DEBT-laden National Express lurched further into the red today after clocking up pre-tax losses of more than £48 million for the first six months of the year.
Losses of more than £20 million on its soon to be nationalised East Coast rail line helped turn profits of £52.4 million a year earlier into a deficit of £48.1 million, it was revealed today.
The Birmingham-based group has also set aside a hefty sum to cover its exit from the East Coast rail franchise, which is being taken back into Government hands later this year.
The news adds pressure to the transport giant as it faces crippling strike action on the East Anglia line in a two-day walkout starting today.
It is also the focus of a potential bidding battle as suitors encircle the financially-troubled group.
National Express has made provisions of £54.7 million surrounding the East Coast route from London to Scotland, which it walked away from earlier this month after failing to renegotiate a deal with the Government. Re-nationalisation of the line is now expected in the second half. The firm stressed today that, having taken legal advice, it was “confident” the Government could not also seize its East Anglia and c2c franchises and would fight any moves for cross-default.

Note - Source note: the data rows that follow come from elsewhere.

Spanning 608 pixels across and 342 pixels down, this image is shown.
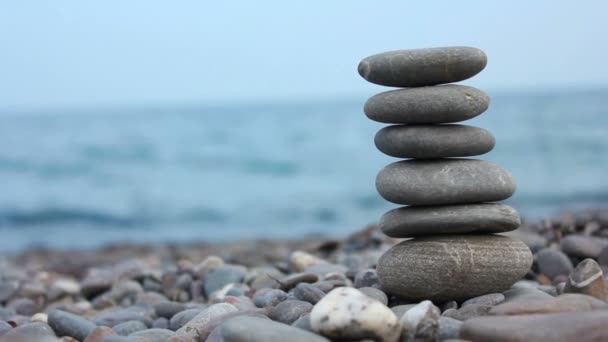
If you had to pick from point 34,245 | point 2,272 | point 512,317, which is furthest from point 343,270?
point 34,245

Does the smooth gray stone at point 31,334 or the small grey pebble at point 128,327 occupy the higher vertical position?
the smooth gray stone at point 31,334

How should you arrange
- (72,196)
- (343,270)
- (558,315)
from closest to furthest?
1. (558,315)
2. (343,270)
3. (72,196)

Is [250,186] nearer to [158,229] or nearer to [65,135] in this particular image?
[158,229]

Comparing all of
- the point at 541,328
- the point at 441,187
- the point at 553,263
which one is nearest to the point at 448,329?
the point at 541,328

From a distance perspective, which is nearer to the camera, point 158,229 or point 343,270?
point 343,270

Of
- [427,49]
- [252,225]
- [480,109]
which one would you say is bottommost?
[252,225]

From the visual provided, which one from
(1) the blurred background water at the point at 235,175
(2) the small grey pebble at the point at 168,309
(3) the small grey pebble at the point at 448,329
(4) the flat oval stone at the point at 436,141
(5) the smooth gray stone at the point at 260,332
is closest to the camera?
(5) the smooth gray stone at the point at 260,332

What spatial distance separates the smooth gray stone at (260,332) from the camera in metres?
2.96

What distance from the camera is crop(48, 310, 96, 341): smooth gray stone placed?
408 cm

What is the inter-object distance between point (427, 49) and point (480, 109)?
46 cm

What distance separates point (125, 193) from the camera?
21469mm

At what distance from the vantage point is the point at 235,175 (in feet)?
79.9

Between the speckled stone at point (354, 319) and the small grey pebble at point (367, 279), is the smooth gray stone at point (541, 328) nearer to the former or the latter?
the speckled stone at point (354, 319)

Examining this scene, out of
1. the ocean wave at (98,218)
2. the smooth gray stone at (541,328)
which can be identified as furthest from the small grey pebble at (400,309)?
the ocean wave at (98,218)
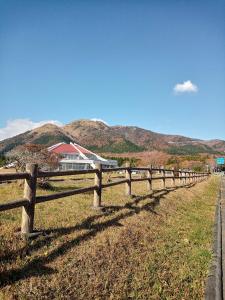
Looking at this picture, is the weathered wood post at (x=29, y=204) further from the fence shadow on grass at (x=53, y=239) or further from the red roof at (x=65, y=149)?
the red roof at (x=65, y=149)

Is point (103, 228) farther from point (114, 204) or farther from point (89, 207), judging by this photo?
point (114, 204)

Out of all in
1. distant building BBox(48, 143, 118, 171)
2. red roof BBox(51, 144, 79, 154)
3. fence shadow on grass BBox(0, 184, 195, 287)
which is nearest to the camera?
fence shadow on grass BBox(0, 184, 195, 287)

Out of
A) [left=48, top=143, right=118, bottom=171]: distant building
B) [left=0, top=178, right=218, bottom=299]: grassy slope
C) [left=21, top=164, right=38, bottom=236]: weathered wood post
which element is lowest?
[left=0, top=178, right=218, bottom=299]: grassy slope

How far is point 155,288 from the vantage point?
536 cm

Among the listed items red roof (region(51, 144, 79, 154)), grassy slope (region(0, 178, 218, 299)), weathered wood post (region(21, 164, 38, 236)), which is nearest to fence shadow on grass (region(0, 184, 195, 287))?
grassy slope (region(0, 178, 218, 299))

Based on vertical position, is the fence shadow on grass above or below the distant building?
below

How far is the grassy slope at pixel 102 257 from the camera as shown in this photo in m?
4.80

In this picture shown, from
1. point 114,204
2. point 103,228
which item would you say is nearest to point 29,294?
point 103,228

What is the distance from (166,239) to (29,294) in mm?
4569

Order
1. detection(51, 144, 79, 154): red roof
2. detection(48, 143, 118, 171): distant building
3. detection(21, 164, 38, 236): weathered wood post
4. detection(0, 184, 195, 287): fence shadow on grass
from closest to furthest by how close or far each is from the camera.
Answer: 1. detection(0, 184, 195, 287): fence shadow on grass
2. detection(21, 164, 38, 236): weathered wood post
3. detection(48, 143, 118, 171): distant building
4. detection(51, 144, 79, 154): red roof

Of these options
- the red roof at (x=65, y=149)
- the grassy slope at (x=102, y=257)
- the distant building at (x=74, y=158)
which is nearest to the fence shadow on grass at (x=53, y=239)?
the grassy slope at (x=102, y=257)

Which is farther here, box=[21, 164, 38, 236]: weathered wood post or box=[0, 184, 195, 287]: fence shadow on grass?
box=[21, 164, 38, 236]: weathered wood post

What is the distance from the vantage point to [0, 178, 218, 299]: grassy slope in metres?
4.80

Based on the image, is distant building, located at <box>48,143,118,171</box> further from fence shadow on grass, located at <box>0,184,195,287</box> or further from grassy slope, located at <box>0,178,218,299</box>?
grassy slope, located at <box>0,178,218,299</box>
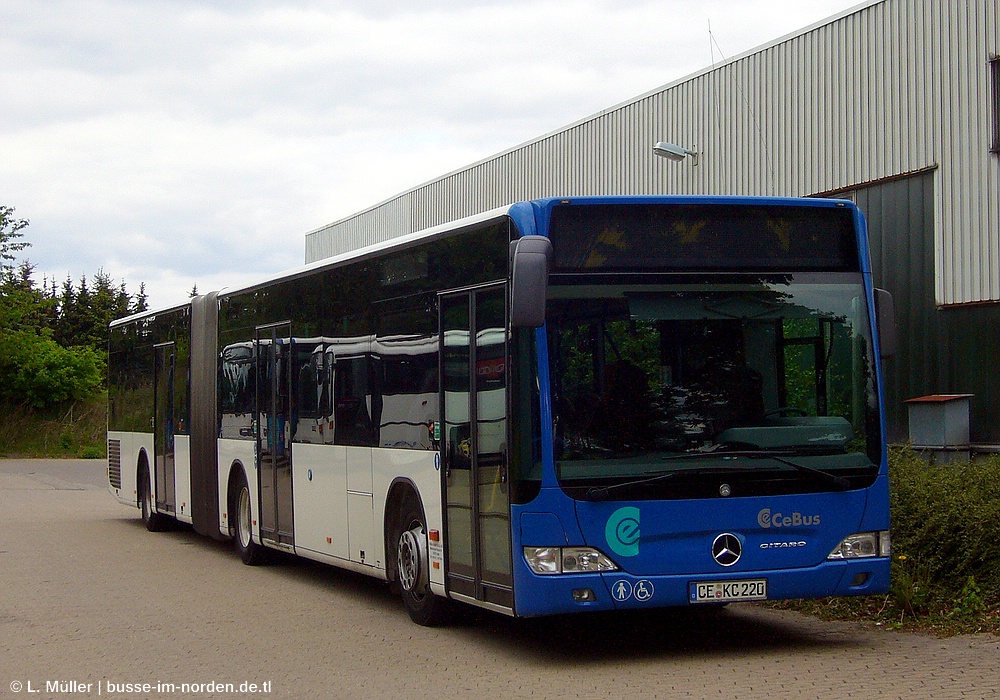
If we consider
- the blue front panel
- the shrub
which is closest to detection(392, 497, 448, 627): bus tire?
the blue front panel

National Express is fighting battles on a number of fronts following a torrid past few weeks that have also seen its chief executive Richard Bowker quit to take up a new rail job in the United Arab Emirates.
As well as the rail strikes over pay and conditions – which could extend to six more days in the coming weeks if the dispute is not resolved – National Express is also fending off takeover approaches.
Its first would-be buyer, larger rival FirstGroup, walked away last week, citing “uncertainties” surrounding the business following the East Coast exit.
The company is now being eyed by another transport group, Stagecoach, alongside a consortium led by National Express shareholders, the Spanish Cosmen family, and private equity giant CVC.
The Birmingham group said it had to concentrate first and foremost on a plan to get back on track and refinance its £1.2 billion debt mountain.